Imagining the Lectionary: Wild and unrelenting – By Dave Perry

by Christine Sine

This morning’s post in the series Easter is Coming: What Do We Hunger and Thirst For? is by Dave Perry:

Dave Perry is a Methodist Minister who blogs at www.visualtheology.blogspot.com. A passionate photographer, he is keen to use visual imagery as a way of bringing the faith alive. Dave is currently Superintendent of the Hull (West) Circuit in East Yorkshire.

Wild and unrelenting see the true picture

An experience both wild and unrelenting: this is not your typical ‘giving up chocolate’ appreciation of Lent, but it is the uncomfortable and inconvenient gospel truth out of which our largely neutered and neutralised present day observance has arisen. As surely as night follows day the cherishing embrace of divine grace becomes the point of departure for a unrelenting personal journey deep into the wild topography of the soul and psyche. The Spirit which empowers and affirms Jesus compels and forces him into an experience which is authentically wild and unrelenting.

The sparse prose of St.Mark distils the spiritual dynamics into a crystal clear clarity of meaning which is meant to be taken neat and undiluted.

At that time Jesus came from Nazareth in Galilee and was baptized by John in the Jordan. Just as Jesus was coming up out of the water, he saw heaven being torn open and the Spirit descending on him like a dove. And a voice came from heaven: “You are my Son, whom I love; with you I am well pleased.” At once the Spirit sent him out into the wilderness, and he was in the wilderness forty days, being tempted by Satan. He was with the wild animals, and angels attended him. After John was put in prison, Jesus went into Galilee, proclaiming the good news of God. “The time has come,” he said. “The kingdom of God has come near. Repent and believe the good news!” (Mark 1:9-15)

Mark invites us to down in one the spiritual truth he sees, to taste its breathtaking intensity and experience its unique potency, and to share it wholeheartedly and unreservedly. If we could but grasp it, here is the unchanging basis for our Christian faith. The encounter with the Holy Spirit confirms the beloved in God’s amazing grace and takes them deep within their being to that place wherein the transforming power of God is manifest so undeniably that they emerge filled with utter enthusiasm for God’s love at work in the world.

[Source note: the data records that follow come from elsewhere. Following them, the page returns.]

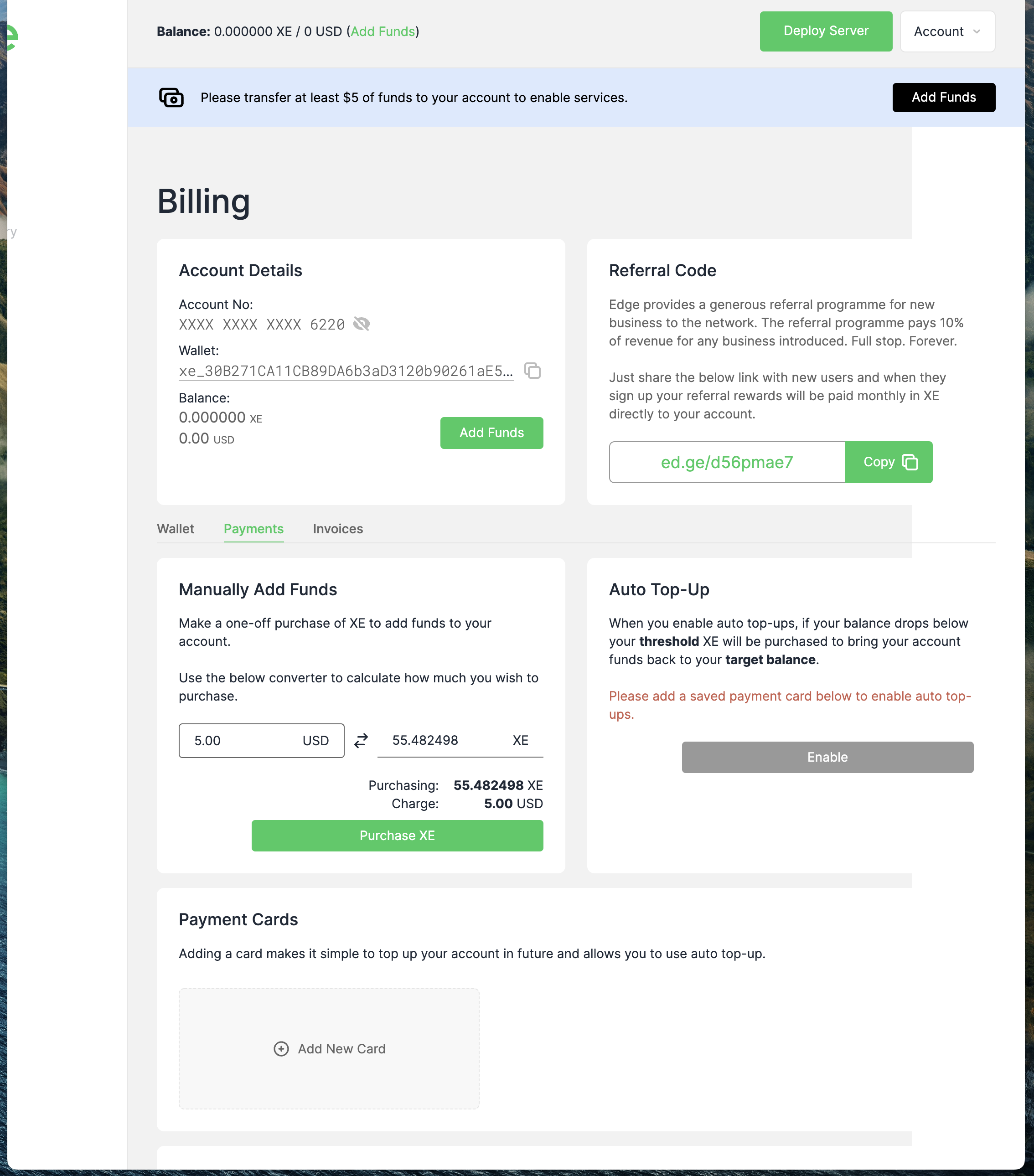 Balance: 0.000000 XE / 0 USD (Add Funds)

Deploy Server

Account

Please transfer at least $5 of funds to your account to enable services.

Add Funds

Billing

Account Details

Account No:
XXXX XXXX XXXX 6220

Wallet:
xe_30B271CA11CB89DA6b3aD3120b90261aE5...

Balance:
0.000000 XE
0.00 USD

Add Funds

Referral Code

Edge provides a generous referral programme for new business to the network. The referral programme pays 10% of revenue for any business introduced. Full stop. Forever.

Just share the below link with new users and when they sign up your referral rewards will be paid monthly in XE directly to your account.

ed.ge/d56pmae7

Copy

Wallet Payments Invoices

Manually Add Funds

Make a one-off purchase of XE to add funds to your account.

Use the below converter to calculate how much you wish to purchase.

5.00 USD

55.482498 XE

Purchasing: 55.482498 XE
Charge: 5.00 USD

Purchase XE

Auto Top-Up

When you enable auto top-ups, if your balance drops below your threshold XE will be purchased to bring your account funds back to your target balance.

Please add a saved payment card below to enable auto top-ups.

Enable

Payment Cards

Adding a card makes it simple to top up your account in future and allows you to use auto top-up.

Add New Card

Cherishing, transforming, liberating: these are the three movements of the Spirit which shape our understanding of Christian discipleship and which Lent compels us to reconsider. Held secure and safe within the Spirit’s embrace, we are brought face to face with the truth of our broken and distorted views of ourselves and others. The first image portrays this visually: we see a landscape that is fragmented, disjointed, unreal. Some aspects are out of proportion, others are incomplete or false representations of what is actually there. And the whole vista is viewed through an impenetrable fence which blocks our progress. This is how it is and we are stuck with it. This is our wilderness prospect, and God wants to confront us with it and get us to the point at which we can see the true picture.

In its wild and unrelenting character the story of the temptation shows us a home truth we would rather ignore. Even when we have reassembled the disparate pieces of our self-understanding and worldview into something recognisable which makes sense, we discover that the work of transformation isn’t finished. The picture is whole but still not right. And we realise that we remain captive behind the fence of our desires, defence mechanisms and self-serving intentions. The wild and unrelenting work of transformation goes on until the true picture emerges, the one in which we see from a godly point of view, at last unhindered and unfettered by all that was unhealed, unresolved and unreconciled within us before the journey began.

This is the kingdom outlook of Jesus. It is the Spirit’s gift.  It is why God compels us into the wild and unrelenting experience of Lent in the first place. Because God loves us so much that God just can’t leave us stuck where we are. Once transformed so that we see the true picture, we become part of God’s liberating purpose in the world. For now in us and through us the Kingdom of God is clear and comes near.